___ Supplied records ___

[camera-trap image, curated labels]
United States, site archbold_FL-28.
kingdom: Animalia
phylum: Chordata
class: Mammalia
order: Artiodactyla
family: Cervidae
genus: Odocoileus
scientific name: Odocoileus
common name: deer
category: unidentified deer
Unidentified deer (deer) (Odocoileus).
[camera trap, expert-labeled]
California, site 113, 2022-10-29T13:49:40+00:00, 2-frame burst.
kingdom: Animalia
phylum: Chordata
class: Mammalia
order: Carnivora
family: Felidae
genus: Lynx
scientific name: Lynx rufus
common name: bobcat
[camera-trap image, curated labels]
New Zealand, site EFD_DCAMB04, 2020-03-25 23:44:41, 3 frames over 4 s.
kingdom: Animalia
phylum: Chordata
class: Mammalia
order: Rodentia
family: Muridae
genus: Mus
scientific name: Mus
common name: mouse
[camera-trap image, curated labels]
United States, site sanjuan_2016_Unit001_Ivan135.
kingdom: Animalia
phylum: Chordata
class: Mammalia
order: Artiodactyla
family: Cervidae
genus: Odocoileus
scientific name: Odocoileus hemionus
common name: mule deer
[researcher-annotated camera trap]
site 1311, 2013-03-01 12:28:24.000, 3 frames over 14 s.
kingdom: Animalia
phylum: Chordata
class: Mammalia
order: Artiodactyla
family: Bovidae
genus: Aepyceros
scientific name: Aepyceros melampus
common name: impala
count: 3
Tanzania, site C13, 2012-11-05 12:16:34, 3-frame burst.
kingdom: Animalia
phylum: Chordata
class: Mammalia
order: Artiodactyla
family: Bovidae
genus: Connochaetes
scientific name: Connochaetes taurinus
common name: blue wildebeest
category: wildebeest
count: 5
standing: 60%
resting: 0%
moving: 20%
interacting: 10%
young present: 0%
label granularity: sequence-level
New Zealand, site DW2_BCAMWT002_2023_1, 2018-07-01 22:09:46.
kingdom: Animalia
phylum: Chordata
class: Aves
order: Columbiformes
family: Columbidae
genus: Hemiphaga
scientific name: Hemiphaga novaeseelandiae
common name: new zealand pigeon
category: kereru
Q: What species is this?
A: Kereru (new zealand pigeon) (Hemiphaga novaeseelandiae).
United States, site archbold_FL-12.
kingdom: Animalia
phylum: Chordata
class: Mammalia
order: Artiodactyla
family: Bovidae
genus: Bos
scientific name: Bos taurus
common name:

___

Work instruction: Write down all the entries again without a single difference.

Solution to the problem:
[camera-trap image, curated labels]
United States, site archbold_FL-28.
kingdom: Animalia
phylum: Chordata
class: Mammalia
order: Artiodactyla
family: Cervidae
genus: Odocoileus
scientific name: Odocoileus
common name: deer
category: unidentified deer
Unidentified deer (deer) (Odocoileus).
[camera trap, expert-labeled]
California, site 113, 2022-10-29T13:49:40+00:00, 2-frame burst.
kingdom: Animalia
phylum: Chordata
class: Mammalia
order: Carnivora
family: Felidae
genus: Lynx
scientific name: Lynx rufus
common name: bobcat
[camera-trap image, curated labels]
New Zealand, site EFD_DCAMB04, 2020-03-25 23:44:41, 3 frames over 4 s.
kingdom: Animalia
phylum: Chordata
class: Mammalia
order: Rodentia
family: Muridae
genus: Mus
scientific name: Mus
common name: mouse
[camera-trap image, curated labels]
United States, site sanjuan_2016_Unit001_Ivan135.
kingdom: Animalia
phylum: Chordata
class: Mammalia
order: Artiodactyla
family: Cervidae
genus: Odocoileus
scientific name: Odocoileus hemionus
common name: mule deer
[researcher-annotated camera trap]
site 1311, 2013-03-01 12:28:24.000, 3 frames over 14 s.
kingdom: Animalia
phylum: Chordata
class: Mammalia
order: Artiodactyla
family: Bovidae
genus: Aepyceros
scientific name: Aepyceros melampus
common name: impala
count: 3
Tanzania, site C13, 2012-11-05 12:16:34, 3-frame burst.
kingdom: Animalia
phylum: Chordata
class: Mammalia
order: Artiodactyla
family: Bovidae
genus: Connochaetes
scientific name: Connochaetes taurinus
common name: blue wildebeest
category: wildebeest
count: 5
standing: 60%
resting: 0%
moving: 20%
interacting: 10%
young present: 0%
label granularity: sequence-level
New Zealand, site DW2_BCAMWT002_2023_1, 2018-07-01 22:09:46.
kingdom: Animalia
phylum: Chordata
class: Aves
order: Columbiformes
family: Columbidae
genus: Hemiphaga
scientific name: Hemiphaga novaeseelandiae
common name: new zealand pigeon
category: kereru
Q: What species is this?
A: Kereru (new zealand pigeon) (Hemiphaga novaeseelandiae).
United States, site archbold_FL-12.
kingdom: Animalia
phylum: Chordata
class: Mammalia
order: Artiodactyla
family: Bovidae
genus: Bos
scientific name: Bos taurus
common name:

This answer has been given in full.